The company's New York Office was located at 555 Madison Avenue. Also in the same midtown Manhattan building was a competitor of sorts, Advanced Computer Techniques, and at a time when finding programming talent was an exercise in creativity, that company's executives poached several Computer Applications programmers whom they happened to see riding the elevators holding a deck of punched cards. Another company Computer Applications competed against in the programming services area was Applied Data Research (before that company became better known for its software products).

By 1967, Computer Applications, Inc. had around 2,100 employees. It consisted of a parent company and nine subsidiaries, a number that would vary somewhat over time. There eight different service bureaus, as well as offices in eleven different cities. One of those was in Sacramento, California. A third of its revenues were from the government realm.

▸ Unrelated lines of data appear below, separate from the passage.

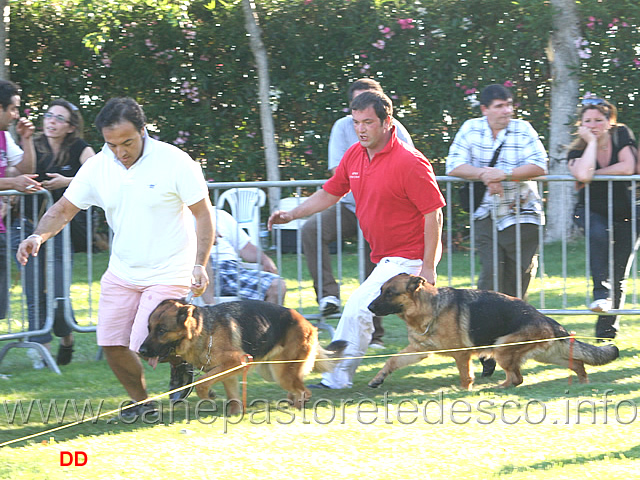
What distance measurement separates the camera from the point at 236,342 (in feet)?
18.6

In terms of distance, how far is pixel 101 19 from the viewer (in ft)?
41.7

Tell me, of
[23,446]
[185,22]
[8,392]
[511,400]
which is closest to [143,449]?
[23,446]

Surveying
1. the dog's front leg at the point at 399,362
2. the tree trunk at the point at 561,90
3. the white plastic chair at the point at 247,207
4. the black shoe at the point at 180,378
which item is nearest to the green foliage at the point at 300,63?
the tree trunk at the point at 561,90

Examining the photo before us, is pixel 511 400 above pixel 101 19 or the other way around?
the other way around

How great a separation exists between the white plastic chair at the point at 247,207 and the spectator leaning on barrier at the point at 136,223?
2.22 metres

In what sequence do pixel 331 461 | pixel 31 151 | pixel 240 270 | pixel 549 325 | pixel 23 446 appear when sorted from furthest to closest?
pixel 240 270 → pixel 31 151 → pixel 549 325 → pixel 23 446 → pixel 331 461

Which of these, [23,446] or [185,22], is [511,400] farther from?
[185,22]

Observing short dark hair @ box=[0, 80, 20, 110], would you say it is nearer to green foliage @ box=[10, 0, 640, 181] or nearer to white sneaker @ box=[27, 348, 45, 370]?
white sneaker @ box=[27, 348, 45, 370]

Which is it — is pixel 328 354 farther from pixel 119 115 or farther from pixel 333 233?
pixel 119 115

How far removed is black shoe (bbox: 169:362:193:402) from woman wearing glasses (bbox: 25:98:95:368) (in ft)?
5.68

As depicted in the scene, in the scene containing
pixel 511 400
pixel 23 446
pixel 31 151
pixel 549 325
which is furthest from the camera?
pixel 31 151

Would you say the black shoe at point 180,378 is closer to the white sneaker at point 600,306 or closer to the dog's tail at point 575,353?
the dog's tail at point 575,353

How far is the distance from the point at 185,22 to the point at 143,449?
9057mm

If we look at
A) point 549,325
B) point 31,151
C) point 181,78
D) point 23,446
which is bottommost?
point 23,446
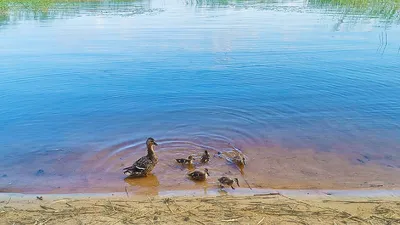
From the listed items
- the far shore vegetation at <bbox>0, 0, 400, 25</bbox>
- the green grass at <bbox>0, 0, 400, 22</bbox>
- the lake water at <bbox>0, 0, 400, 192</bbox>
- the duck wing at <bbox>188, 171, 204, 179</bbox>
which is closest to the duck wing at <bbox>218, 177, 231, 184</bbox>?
the duck wing at <bbox>188, 171, 204, 179</bbox>

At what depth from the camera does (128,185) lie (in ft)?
22.6

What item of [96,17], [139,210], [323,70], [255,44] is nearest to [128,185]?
[139,210]

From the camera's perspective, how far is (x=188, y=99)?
37.1 feet

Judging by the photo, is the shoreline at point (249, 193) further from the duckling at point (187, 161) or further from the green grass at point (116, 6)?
the green grass at point (116, 6)

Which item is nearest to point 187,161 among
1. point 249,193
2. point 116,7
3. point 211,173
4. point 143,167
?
point 211,173

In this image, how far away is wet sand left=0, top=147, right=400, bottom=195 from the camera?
6773 millimetres

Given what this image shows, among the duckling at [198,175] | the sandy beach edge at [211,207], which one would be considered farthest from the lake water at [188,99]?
the sandy beach edge at [211,207]

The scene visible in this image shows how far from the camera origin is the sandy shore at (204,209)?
532 cm

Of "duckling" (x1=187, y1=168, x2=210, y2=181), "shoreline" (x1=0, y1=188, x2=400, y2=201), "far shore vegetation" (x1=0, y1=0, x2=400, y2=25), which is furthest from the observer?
"far shore vegetation" (x1=0, y1=0, x2=400, y2=25)

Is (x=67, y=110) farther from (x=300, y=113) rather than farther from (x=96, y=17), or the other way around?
(x=96, y=17)

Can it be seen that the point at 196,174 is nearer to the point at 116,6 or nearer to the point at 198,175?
the point at 198,175

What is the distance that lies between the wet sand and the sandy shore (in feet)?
1.55

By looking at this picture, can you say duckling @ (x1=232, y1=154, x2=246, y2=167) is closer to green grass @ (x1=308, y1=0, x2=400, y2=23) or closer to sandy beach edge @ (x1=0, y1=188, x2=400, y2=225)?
sandy beach edge @ (x1=0, y1=188, x2=400, y2=225)

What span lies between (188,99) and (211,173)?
4365 millimetres
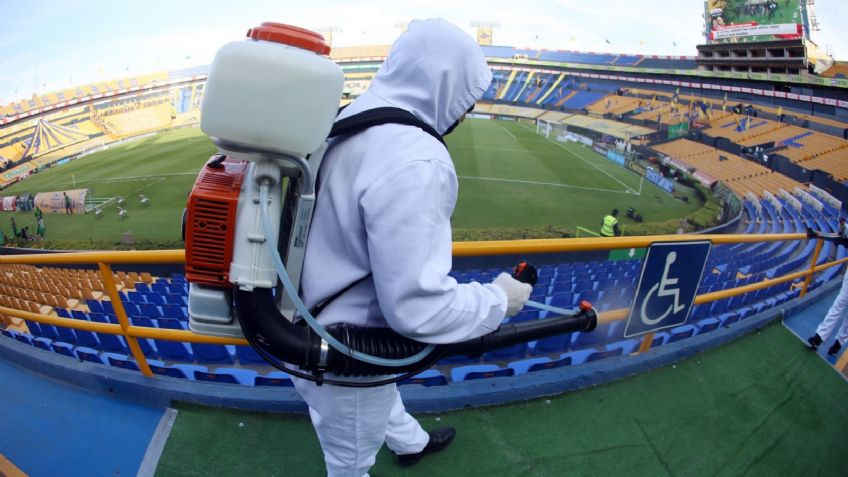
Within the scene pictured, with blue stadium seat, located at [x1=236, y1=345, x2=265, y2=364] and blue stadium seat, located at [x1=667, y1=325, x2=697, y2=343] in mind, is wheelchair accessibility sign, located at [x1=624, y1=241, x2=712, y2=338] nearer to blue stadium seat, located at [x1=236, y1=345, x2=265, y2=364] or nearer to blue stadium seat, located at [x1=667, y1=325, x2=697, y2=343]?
blue stadium seat, located at [x1=667, y1=325, x2=697, y2=343]

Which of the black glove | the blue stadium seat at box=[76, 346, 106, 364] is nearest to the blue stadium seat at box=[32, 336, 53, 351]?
the blue stadium seat at box=[76, 346, 106, 364]

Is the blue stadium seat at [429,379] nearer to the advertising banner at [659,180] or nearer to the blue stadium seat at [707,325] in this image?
the blue stadium seat at [707,325]

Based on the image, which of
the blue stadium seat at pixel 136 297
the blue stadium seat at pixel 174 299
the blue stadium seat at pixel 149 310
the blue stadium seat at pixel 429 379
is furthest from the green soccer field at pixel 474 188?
the blue stadium seat at pixel 429 379

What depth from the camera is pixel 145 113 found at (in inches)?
1827

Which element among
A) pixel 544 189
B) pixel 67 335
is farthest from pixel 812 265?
pixel 544 189

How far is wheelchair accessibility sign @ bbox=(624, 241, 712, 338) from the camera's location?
2.22m

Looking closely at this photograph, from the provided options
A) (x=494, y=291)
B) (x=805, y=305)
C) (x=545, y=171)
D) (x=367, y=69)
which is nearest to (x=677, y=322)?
(x=494, y=291)

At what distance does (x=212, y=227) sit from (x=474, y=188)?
18.4 m

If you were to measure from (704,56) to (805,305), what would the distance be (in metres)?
43.4

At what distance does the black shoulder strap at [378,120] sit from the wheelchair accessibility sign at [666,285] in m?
1.62

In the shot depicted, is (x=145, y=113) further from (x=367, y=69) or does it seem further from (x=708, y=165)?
(x=708, y=165)

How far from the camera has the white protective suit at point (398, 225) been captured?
36.8 inches

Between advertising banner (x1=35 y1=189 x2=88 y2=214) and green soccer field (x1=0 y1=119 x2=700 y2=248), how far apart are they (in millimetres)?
439

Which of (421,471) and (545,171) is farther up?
(421,471)
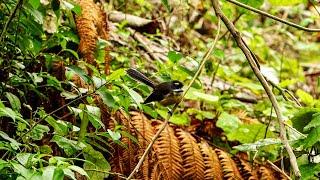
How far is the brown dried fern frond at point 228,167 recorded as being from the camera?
2.14 metres

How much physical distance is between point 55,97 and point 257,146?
775 mm

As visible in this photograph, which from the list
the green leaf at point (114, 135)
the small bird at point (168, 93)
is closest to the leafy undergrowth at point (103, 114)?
the green leaf at point (114, 135)

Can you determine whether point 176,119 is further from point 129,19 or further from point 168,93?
point 129,19

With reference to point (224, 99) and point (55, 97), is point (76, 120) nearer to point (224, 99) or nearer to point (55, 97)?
point (55, 97)

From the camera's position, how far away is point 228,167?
2.16 meters

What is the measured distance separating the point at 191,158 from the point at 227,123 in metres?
0.42

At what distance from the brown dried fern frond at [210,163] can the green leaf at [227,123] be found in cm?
27

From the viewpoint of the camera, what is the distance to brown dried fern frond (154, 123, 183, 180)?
6.68 ft

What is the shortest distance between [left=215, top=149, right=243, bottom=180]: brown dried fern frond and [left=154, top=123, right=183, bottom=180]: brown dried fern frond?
0.61 feet

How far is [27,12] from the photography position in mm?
1766

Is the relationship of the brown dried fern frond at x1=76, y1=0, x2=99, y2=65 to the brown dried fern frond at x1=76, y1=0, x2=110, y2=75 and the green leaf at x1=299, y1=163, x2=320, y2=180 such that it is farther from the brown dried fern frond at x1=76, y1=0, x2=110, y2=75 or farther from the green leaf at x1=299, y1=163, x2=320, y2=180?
the green leaf at x1=299, y1=163, x2=320, y2=180

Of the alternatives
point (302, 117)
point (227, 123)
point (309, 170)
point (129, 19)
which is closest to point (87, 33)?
point (227, 123)

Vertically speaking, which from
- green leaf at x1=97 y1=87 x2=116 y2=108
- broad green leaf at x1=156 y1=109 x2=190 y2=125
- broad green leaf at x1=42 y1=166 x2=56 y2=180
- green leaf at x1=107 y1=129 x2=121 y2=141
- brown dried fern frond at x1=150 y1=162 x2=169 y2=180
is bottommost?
brown dried fern frond at x1=150 y1=162 x2=169 y2=180

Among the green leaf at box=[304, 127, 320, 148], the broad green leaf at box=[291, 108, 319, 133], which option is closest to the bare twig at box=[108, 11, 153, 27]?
the broad green leaf at box=[291, 108, 319, 133]
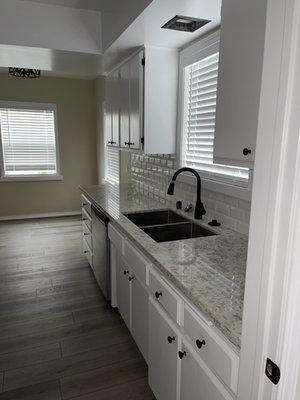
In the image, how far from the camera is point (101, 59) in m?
3.02

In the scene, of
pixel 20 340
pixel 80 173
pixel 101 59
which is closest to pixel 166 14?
pixel 101 59

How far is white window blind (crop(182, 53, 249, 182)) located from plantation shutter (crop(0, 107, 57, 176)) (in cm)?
406

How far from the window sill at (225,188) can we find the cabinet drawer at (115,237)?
744mm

In this era the valuations of software and computer services companies increased greatly, in what later came to be seen as a speculative bubble. The share price of Computer Applications, Inc. rose to an all-time high of 473/8 in 1967.

As of 1968, Computer Applications, Inc. was still making a profit. By the end of the decade, it was the second-largest independent software firm in the United States, behind only CSC. Its customers included government - federal, state, and local - as well as commercial enterprises. Besides being a computer services provider, it also had units that were engaged in market research; direct mail; and book distribution activities.

== End ==
The fairly mild recession of 1969–1970 in the United States was associated with a steeper downturn within the computer industry. CAI was one of several large software companies in the late 1960s that made significant investments into offering teleprocessing services and the so-called "Computer Utility", meaning remotely hosted hardware and software on which customers could run their applications; however, the market for the computer utility never materialized at that time.

The company's immediate ruin was in the Speedata project, which was intended to provide inventory control for warehouses belonging to grocery stores. Speedata had cost over $10 million and several years to develop and then was completely abandoned in April 1970 when the company could not raise $5 million more to finish it. The head of the company, John A. DeVries, resigned the following month and was replaced by one of the founders, Joseph A. Delario.

While other companies failed during this period, Computer Applications' demise was especially rapid. In October 1970, the company petitioned the U.S. bankruptcy courts to be able to file a reorganization plan. By the time of the filing, the company's stock was down to 35/8, a long fall from its one-time peak of 473/8. The reorganization request was denied, and with liabilities essentially double those of its assets and its bank accounts seized by a creditor, Computer Applications, Inc. could not continue. As the company was insolvent, it was placed into a receivership, for the purposes of liquidation.

In many respects, Computer Applications, Inc. would be little remembered; as per computer science historian Martin Campbell-Kelly, writing in 2003, "its history has largely been lost".